--- Quoted passage ---

Suppose that $f: \mathbb{N} \to \mathbb{R}$. If $$\lim_{n \to \infty}[f(n+1)-f(n)] =L$$ prove that $\lim_{n \to \infty}\frac{f(n)}{n}$ exist and equals $L$.

My answer:

Define $g(n):= f(n+1)-f(n)$ then $g(n-1)=f(n)-f(n-1)$ and so $f(n) = g(n-1)+f(n-1)$. We can recursively apply this to get $f(n)=g(n-1)+g(n-2)+ \cdots +g(0) +f(0)$.

Then for $k \ge N_0$ we can make $|g(k) - L| < \epsilon_0$ which gives $L-\epsilon_0 <g(k)<L+ \epsilon_0$. Also note that $f(N_0) = f(0) + g(0) + \cdots + g(N_0 -1)$ is just some number say $d \in \mathbb{R}$.

--- Material supplied ---

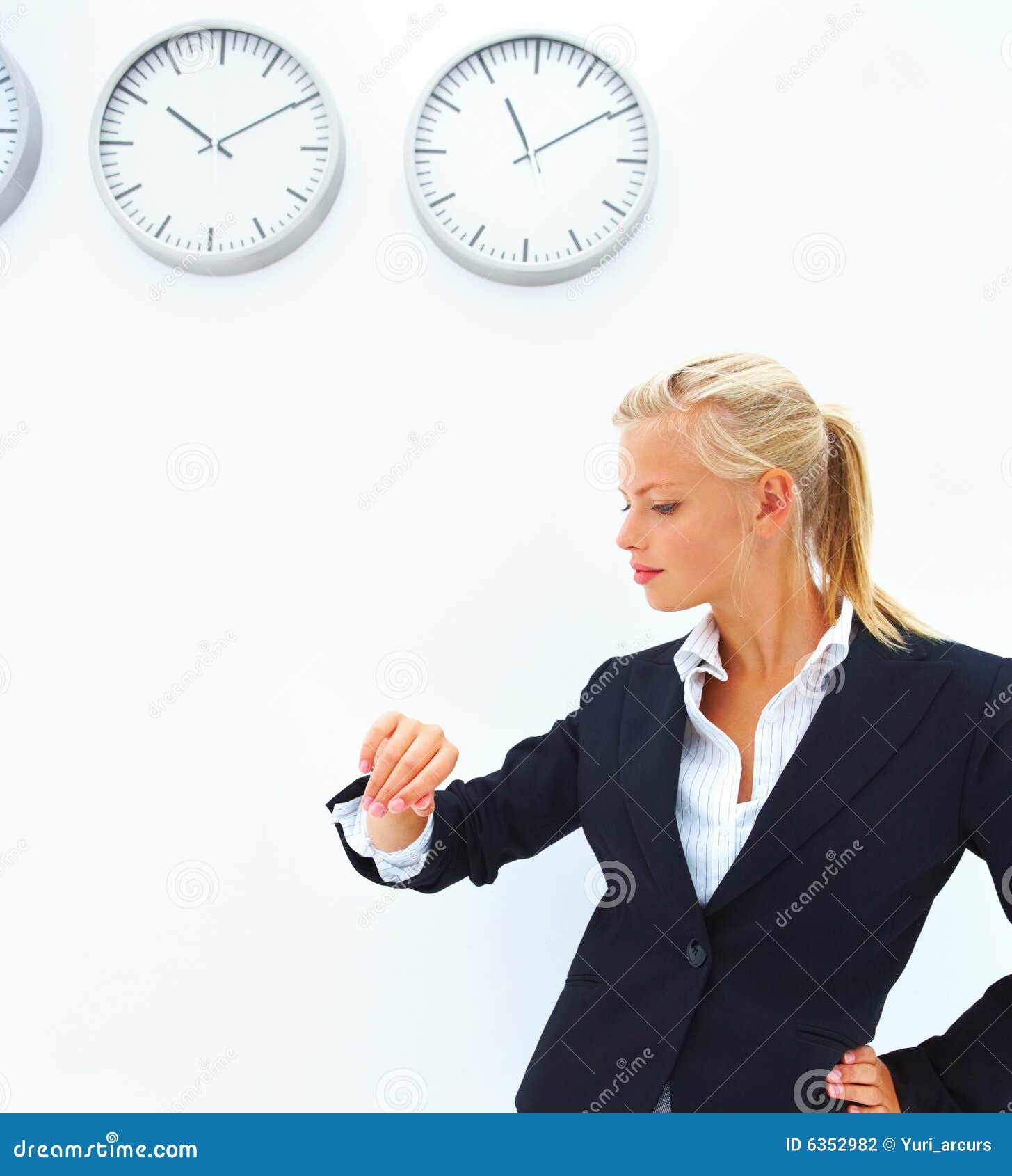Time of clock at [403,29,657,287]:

---
--- Material supplied ---

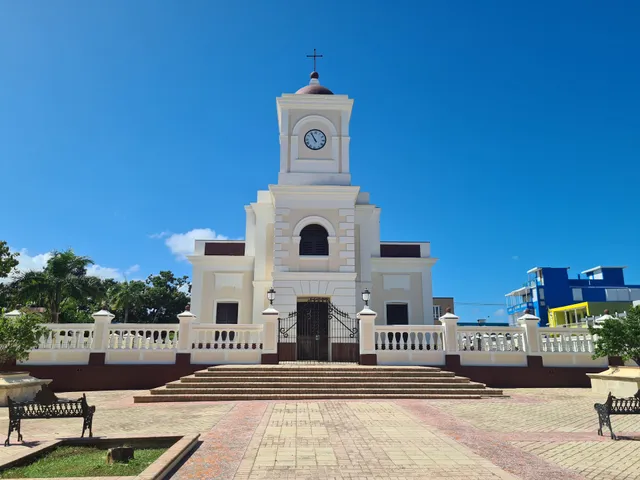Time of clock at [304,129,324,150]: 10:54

---

What is required:
Carry on the proof that f(n)/n tends to L, picking up right after its last sentence.

Task result:
Now $f(N_0 + n) = d + g(N_0) + g(N_0 +1) + \cdots + g(N_0+n-1)$ and so using the above bound for $g(k)$ with $k \ge N_0$ we can bound $f(N_0+n)$ as follows:$$d+n(L-\epsilon_0) < f(N_0+n)<d+n(L+\epsilon_0)$$ $$\frac{d}{n} +L-\epsilon_0 < \frac{f(N_0+n)}{n}<\frac{d}{n} +L+\epsilon_0$$ $$\frac{d}{n} -\epsilon_0 < \frac{f(N_0+n)}{n}-L<\frac{d}{n}+\epsilon_0$$

We can take $n$ large enough so that $|\frac{d}{n}| < \frac{\epsilon}{2}$. Also take $\epsilon_0 = \frac{\epsilon}{2}$ and we have shown that the limit of $\frac{f(N_0+n)}{n} = L$.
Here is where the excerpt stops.